GIVEN PROBLEM: Please report each line of the items below that contains the word "farthest", copying the full line. Case counts, so include only lines where the word has that same capitalization.

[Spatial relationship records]
— begin —
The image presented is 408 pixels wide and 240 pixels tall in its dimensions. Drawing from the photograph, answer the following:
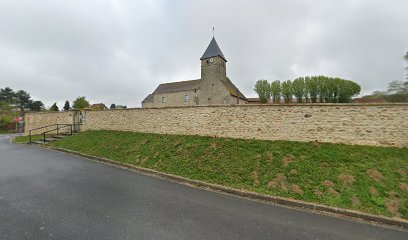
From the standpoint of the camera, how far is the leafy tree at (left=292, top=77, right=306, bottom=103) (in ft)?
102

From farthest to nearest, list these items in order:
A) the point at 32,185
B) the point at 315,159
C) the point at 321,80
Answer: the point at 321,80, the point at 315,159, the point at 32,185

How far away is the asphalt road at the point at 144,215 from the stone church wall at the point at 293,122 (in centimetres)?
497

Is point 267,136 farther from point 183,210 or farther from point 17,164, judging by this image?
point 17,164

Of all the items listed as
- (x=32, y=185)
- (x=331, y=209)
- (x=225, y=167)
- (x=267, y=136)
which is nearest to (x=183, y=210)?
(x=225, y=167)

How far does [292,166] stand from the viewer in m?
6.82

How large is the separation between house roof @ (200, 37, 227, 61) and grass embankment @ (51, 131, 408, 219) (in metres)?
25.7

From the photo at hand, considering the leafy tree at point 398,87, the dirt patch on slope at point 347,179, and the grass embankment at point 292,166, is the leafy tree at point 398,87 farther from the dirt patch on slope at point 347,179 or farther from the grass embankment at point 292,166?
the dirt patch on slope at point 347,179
— end —
— begin —
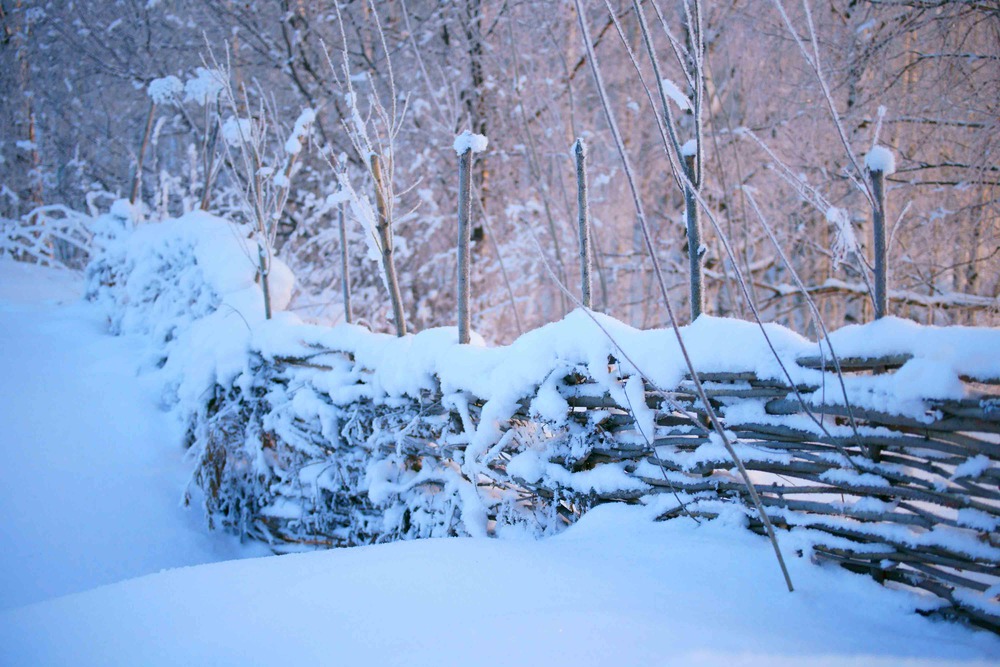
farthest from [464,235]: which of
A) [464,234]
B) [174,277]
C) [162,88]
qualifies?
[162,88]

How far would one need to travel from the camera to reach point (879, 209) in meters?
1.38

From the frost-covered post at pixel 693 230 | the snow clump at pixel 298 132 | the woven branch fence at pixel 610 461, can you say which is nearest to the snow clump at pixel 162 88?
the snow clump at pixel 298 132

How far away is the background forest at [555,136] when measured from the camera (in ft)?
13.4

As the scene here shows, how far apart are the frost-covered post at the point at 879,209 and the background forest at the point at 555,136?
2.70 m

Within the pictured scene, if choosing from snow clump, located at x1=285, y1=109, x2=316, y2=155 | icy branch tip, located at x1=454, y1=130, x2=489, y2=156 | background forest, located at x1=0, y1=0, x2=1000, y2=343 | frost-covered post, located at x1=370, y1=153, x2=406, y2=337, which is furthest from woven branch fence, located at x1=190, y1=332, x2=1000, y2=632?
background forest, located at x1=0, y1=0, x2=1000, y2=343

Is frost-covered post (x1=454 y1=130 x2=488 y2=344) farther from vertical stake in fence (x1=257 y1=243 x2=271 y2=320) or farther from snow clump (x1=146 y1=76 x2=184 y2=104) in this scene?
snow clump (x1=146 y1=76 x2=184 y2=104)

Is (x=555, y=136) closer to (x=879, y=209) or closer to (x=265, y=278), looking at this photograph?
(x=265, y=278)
— end —
RESPONSE:
From farthest to nearest, list these items in order:
farthest from [464,235]: which of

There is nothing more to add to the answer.